— EXERCISE 1 —
In the legal excerpt, which case is cited for the point that a certificate of service on a court order gives rise to a presumption of good service?
* Start PAGE TEXT *
Although a presumption of good service arises from a certificate of service
on a court order, see World on Wheels of Miami, Inc. v. Int’l Auto Motors, Inc.,
569 So. 2d 836, 837 n.1 (Fla. 3d DCA 1990), the presumption of good service is
rebuttable where, as here, there was a transmittal error of the trial order and the
record is devoid of any evidence that Nationstar’s counsel received the trial order.
See Ciolli v. City of Palm Bay, 59 So. 3d 295, 297 (Fla. 5th DCA 2011)(stating
that, “[w]hile proof of mailing normally raises a rebuttable presumption that the
mailed item was received, no such presumption arises when there is no evidence
that the mailed item was sent to the correct address”). Nationstar successfully
rebutted any possible presumption of service.
* End PAGE TEXT *
* Start GIVEN DATA *
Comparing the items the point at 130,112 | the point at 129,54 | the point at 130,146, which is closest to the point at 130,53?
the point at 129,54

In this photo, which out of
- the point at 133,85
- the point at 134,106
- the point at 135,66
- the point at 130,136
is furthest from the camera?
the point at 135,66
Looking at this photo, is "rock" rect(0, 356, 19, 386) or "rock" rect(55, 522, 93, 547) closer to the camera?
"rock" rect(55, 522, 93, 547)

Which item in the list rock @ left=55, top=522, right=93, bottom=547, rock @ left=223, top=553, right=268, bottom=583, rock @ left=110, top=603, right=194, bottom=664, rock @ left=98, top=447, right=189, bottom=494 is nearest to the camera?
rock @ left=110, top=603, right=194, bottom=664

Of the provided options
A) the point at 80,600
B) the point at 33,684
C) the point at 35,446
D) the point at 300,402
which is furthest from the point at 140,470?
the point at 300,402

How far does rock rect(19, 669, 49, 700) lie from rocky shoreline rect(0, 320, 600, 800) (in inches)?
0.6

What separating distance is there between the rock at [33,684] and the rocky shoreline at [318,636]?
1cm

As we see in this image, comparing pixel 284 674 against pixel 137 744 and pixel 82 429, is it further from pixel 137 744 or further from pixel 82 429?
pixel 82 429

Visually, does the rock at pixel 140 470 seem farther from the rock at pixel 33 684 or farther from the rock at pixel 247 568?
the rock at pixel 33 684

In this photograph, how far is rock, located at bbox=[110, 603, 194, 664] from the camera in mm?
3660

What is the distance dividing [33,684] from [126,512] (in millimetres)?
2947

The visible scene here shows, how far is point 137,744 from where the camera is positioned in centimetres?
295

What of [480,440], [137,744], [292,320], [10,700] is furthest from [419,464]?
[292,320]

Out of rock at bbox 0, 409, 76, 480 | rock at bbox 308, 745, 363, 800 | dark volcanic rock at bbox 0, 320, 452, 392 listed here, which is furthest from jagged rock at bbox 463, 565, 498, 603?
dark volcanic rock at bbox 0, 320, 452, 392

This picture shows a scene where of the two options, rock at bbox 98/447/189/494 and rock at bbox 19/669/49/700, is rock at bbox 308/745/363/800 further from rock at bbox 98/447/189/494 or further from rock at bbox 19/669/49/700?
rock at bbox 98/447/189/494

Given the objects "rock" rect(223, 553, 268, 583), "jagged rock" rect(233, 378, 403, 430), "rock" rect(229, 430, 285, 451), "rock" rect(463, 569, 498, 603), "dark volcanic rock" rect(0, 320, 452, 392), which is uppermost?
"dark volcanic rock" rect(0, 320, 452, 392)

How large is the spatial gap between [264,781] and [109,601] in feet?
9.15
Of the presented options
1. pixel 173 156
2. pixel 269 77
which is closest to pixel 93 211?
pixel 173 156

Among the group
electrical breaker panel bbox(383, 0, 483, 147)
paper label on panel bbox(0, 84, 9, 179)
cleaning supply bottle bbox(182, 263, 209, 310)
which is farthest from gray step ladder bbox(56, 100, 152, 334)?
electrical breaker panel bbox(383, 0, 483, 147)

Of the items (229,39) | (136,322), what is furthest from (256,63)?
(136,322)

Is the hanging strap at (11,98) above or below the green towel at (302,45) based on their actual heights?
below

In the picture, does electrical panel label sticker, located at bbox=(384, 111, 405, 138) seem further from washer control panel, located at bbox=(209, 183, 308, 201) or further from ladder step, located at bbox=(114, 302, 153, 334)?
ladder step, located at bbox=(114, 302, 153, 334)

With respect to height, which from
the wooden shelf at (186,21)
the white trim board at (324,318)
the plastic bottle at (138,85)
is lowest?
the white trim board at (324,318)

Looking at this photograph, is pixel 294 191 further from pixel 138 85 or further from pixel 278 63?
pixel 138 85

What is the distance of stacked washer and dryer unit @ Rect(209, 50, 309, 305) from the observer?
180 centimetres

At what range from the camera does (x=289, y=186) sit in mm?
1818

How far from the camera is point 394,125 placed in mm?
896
* End GIVEN DATA *
— EXERCISE 2 —
Reproduce the stretch of the records from the line containing "In the picture, does" through the end of the records, including both ends.

— FULL ANSWER 1 —
World on Wheels of Miami, Inc. v. Int'l Auto Motors, Inc.

— FULL ANSWER 2 —
In the picture, does electrical panel label sticker, located at bbox=(384, 111, 405, 138) seem further from washer control panel, located at bbox=(209, 183, 308, 201) or further from ladder step, located at bbox=(114, 302, 153, 334)?
ladder step, located at bbox=(114, 302, 153, 334)

With respect to height, which from
the wooden shelf at (186,21)
the white trim board at (324,318)
the plastic bottle at (138,85)
is lowest?
the white trim board at (324,318)

Looking at this photograph, is pixel 294 191 further from pixel 138 85 or further from pixel 278 63?
pixel 138 85

What is the distance of stacked washer and dryer unit @ Rect(209, 50, 309, 305) from the observer?
180 centimetres

At what range from the camera does (x=289, y=186) sit in mm?
1818

How far from the camera is point 394,125 placed in mm?
896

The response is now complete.